Prayers will be said on Easter Sunday
The cemetery at Al Amara, built for those on the Mesopotamian Expeditionary Force, has been discovered by the banks of the Tigris river.
It was found by the Royal Irish Regiment, who on Easter Sunday will say prayers at the cemetery for those who died and for the current armed forces.
The site had been protected by its Iraqi keeper, who received death threats from Baath officials.
Hassan Hatif Moson, a 40-year-old father of seven, told the Daily Mail, in a pooled despatch from Iraq: "The old regime, they threatened my life and my job but I never gave up.
"I could not permit the graveyard to be ruined - local people have tried to break in here to drink late at night and also to steal the carvings.
"I always believed that one day the British would return."
The cemetery, which includes two Victoria Cross winners, was abandoned by the Commonwealth War Graves Commission after the last Gulf War.
Jeremy Lillies, head of public affairs for the Royal British Legion, said: "This is very good news. It is extremely good to hear that this chap has stuck to his guns in the face of a great deal of intimidation to keep the place in as good order as he could do.
"The good news now is that something can be done about it."
It is quite remarkable what Mr Hassan has achieved - this place has been better tended than some of the war graves in France
Lt Colonel Tim Collins
Royal Irish Regiment
He said the Commonwealth War Graves Commission had a warehouse full of new headstones in Baghdad, but their distribution had been delayed by the war.

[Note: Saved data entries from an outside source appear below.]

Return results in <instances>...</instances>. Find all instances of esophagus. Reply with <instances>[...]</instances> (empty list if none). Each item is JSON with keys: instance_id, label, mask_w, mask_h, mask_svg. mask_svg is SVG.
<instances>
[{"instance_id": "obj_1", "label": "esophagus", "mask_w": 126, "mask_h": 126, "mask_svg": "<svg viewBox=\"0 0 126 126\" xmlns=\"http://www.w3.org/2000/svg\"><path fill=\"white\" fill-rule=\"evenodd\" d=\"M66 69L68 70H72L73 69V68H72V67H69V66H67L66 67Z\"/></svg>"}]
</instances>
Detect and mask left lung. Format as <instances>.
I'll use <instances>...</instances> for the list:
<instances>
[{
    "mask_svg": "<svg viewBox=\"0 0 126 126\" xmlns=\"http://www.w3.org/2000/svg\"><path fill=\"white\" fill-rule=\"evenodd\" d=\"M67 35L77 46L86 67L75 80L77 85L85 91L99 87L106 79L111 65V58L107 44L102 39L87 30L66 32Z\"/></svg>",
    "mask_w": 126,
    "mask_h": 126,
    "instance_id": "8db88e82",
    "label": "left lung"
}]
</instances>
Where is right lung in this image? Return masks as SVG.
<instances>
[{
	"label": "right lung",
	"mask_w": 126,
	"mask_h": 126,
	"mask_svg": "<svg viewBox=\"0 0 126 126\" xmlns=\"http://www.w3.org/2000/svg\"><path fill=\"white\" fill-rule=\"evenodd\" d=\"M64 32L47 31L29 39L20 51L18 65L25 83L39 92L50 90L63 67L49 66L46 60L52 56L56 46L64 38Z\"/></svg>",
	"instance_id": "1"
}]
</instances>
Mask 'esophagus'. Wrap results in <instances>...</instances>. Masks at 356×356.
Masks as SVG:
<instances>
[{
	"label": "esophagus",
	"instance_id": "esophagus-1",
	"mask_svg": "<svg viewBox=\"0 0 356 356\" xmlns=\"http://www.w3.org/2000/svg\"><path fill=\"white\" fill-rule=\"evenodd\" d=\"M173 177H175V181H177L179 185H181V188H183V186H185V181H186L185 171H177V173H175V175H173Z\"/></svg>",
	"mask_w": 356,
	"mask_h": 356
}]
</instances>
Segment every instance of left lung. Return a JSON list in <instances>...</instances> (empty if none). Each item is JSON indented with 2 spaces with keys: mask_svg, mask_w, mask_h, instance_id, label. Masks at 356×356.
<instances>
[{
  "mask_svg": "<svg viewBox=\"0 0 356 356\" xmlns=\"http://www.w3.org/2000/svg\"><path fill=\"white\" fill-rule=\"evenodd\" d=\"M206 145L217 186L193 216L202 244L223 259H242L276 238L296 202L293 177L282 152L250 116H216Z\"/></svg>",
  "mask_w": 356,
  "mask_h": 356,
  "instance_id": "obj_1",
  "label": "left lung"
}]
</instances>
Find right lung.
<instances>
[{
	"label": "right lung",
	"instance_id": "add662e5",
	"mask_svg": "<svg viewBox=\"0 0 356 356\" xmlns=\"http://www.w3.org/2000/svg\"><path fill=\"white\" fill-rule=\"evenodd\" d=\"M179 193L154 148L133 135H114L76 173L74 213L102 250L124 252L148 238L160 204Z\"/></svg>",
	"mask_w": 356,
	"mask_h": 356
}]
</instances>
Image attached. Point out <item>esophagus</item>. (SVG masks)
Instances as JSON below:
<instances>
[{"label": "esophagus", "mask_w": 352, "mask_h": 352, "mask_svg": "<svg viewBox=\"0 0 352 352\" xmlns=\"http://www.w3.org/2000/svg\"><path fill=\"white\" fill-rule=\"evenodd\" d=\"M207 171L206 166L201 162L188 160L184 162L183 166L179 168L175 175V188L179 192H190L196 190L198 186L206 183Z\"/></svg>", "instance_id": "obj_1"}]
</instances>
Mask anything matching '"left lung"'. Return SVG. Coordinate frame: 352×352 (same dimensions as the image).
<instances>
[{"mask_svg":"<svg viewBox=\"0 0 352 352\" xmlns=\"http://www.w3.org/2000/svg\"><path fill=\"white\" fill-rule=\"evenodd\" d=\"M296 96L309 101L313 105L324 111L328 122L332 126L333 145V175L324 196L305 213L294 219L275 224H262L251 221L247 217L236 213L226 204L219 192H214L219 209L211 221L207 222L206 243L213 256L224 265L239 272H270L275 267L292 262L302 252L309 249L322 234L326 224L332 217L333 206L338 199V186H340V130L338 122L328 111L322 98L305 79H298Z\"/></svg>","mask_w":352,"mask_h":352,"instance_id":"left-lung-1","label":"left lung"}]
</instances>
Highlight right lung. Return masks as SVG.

The headstones at Al Amara were plundered by an earlier Iraqi regime in 1937.
But Mr Hassan kept the memorial polished, saved the masonry from looters and cut the grass.
He worked without pay since the last Gulf war and kept
all the documents relating to the graveyard since he took the keeper's job in 1977.
That thoughtfulness will enable thousands of British families to trace the final resting place of their loved ones.
Mr Hassan protected the cemetery
Royal Irish Commanding Officer Lt Colonel Tim Collins led a team of officers in search of the cemetery after hearing about it from local people.
He said: "It is quite remarkable what Mr Hassan has achieved - this place has been better tended than some of the war graves in France.
"He has shown great respect to the British and courage in the face of the Baath regime by carrying this burden of the empire."
The two Victoria Cross recipients are Royal Naval Lt Commander Edgar Cookson and Lt Colonel Edward Henderson of the North Staffordshire Regiment.
The condition of Al Amara was in contrast with another British military cemetery near Basra, which was found in a state of disrepair.
It contained hundreds of soldiers and officials who died over a series of campaigns from 1880 onwards.